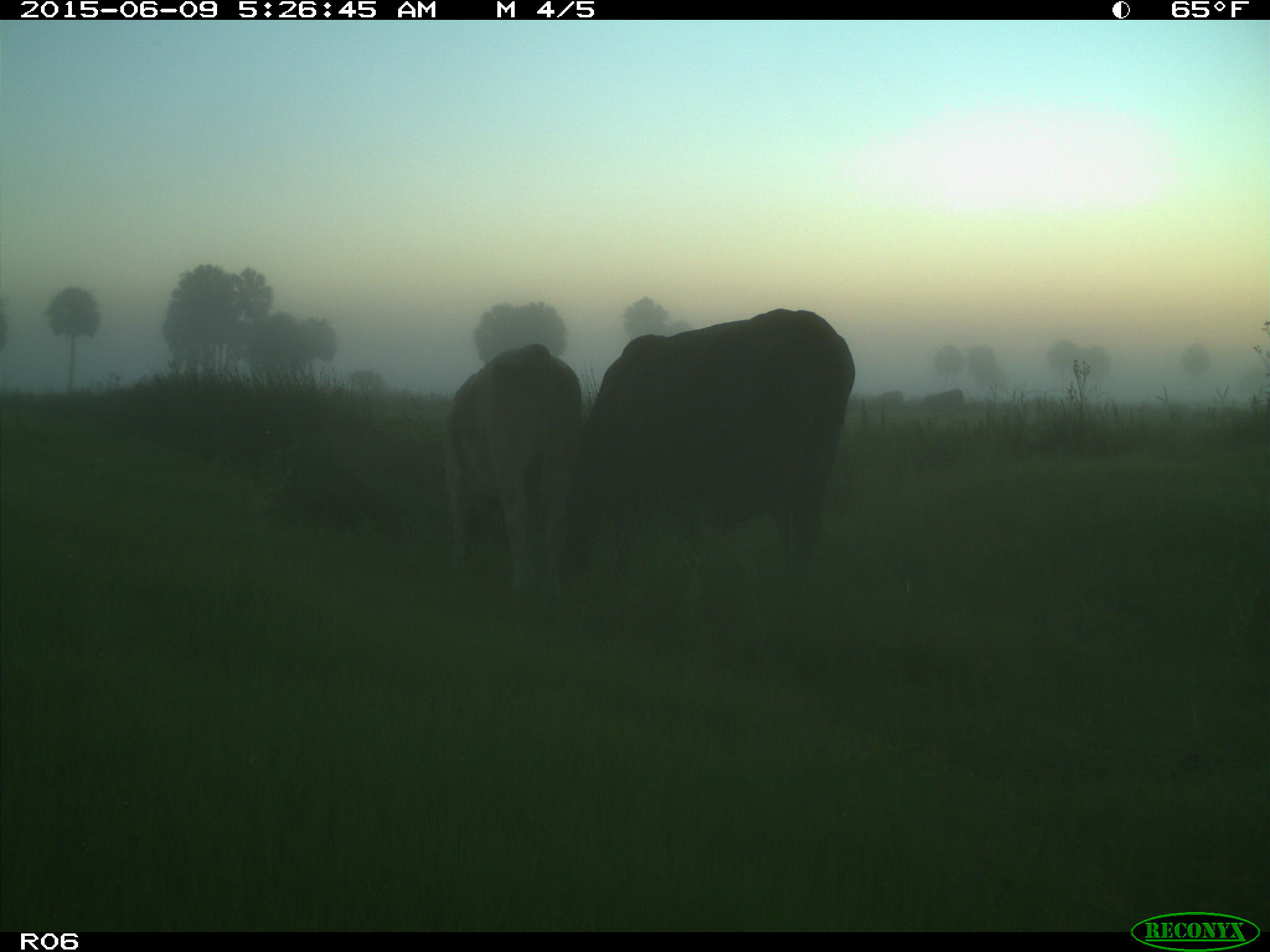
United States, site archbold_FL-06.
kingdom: Animalia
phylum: Chordata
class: Mammalia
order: Artiodactyla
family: Bovidae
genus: Bos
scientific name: Bos taurus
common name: domestic cow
Bos taurus (domestic cow).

┄┄┄┄┄┄┄┄┄┄

* _Action item_:
Pictures excluded, quote all the data above exactly.

* _Exercise answer_:
United States, site archbold_FL-06.
kingdom: Animalia
phylum: Chordata
class: Mammalia
order: Artiodactyla
family: Bovidae
genus: Bos
scientific name: Bos taurus
common name: domestic cow
Bos taurus (domestic cow).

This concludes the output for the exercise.